During the present meeting the Committee of Ministers noted that the action plan submitted by Russia does refer to the measures indicated by the Court. However, no information was provided on the measures actually taken to improve domestic investigations into the incidents.
The Committee stressed the strong need for decisive measures in respect of ongoing sufferings of the relatives of the forced disappeared persons, and in respect of the established ineffectiveness of the investigations, which entails impunity for those responsible for grave human rights violations.
In order to rectify the situation with forced disappearances, the Committee exhorted Russia to develop without further delay an appropriate centralized independent legal mechanism tasked with search for disappeared individuals and empowered to allocate resources needed for wide-scale research and analysis, and to reinforce efforts to improve the procedure of paying compensation to families of deceased individuals.
The Deputies also expressed their grave concern about the application of acts of amnesty to those responsible for grave human rights violations, and urged Russia to alter the action plan as regards the statute of limitations for civil action. The Russian Federation is also invited to submit additional explanations concerning victims’ access to case files.
As related to individual measures, the Deputies expressed serious concern that Russian authorities had failed to make submissions on additional investigations (including in Isayeva, Abuyeva and others v Russia), and requested to submit the information without further delay.
As for the Garabaev group, the Committee of Ministers expressed serious concern that present whereabouts of applicant Azimov, reported to have been again abducted on 3 December 2013, remain unestablished.

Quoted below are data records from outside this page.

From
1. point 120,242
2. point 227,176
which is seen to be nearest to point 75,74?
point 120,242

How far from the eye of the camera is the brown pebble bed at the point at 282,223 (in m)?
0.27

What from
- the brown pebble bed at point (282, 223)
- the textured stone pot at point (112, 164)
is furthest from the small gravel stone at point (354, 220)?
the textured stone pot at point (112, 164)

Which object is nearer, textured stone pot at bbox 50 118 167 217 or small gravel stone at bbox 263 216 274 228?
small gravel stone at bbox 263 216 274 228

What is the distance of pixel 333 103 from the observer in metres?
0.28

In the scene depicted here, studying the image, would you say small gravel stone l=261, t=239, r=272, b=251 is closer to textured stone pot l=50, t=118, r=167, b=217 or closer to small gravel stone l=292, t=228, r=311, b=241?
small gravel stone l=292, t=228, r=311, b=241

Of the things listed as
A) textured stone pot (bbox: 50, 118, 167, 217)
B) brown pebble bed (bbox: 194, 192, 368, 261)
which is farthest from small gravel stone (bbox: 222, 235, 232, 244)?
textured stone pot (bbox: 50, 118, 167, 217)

The Committee of Ministers strongly urged Russian authorities to provide information promptly on how they will ensure the practical implementation of the required protective and preventive mechanism (notably, as regards the application of protection measures available to victims and witnesses in criminal proceedings); and to transmit further details on the measures aimed at ensuring close scrutiny of the investigations.

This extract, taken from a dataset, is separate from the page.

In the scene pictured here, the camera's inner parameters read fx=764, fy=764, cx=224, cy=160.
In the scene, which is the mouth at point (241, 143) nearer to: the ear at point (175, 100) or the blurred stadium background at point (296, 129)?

Therefore, the Russian Federation is invited to submit additional information concerning general measures aimed at preventing further similar incidents, and individual measures aimed at terminating the ongoing violations and eliminating, to the maximum extent possible, their negative effects on the victims.
The Committee of Ministers deeply regretted that the general measures undertaken by the Russian Federation did not appear to have been sufficient. This appears, inter alia, from the number of similar complaints against the State. Thus, the absence of progress suggests that the measures taken as regards systematic problem solving remain ineffective.
The European Court has stressed at a number of occasions that repeated nature of violations is probably caused by the established practice of Russian authorities ignoring their obligations under the national law and the Convention.
The Committee of Ministers decided to resume consideration of these issues at its 1208th meeting (September 2014).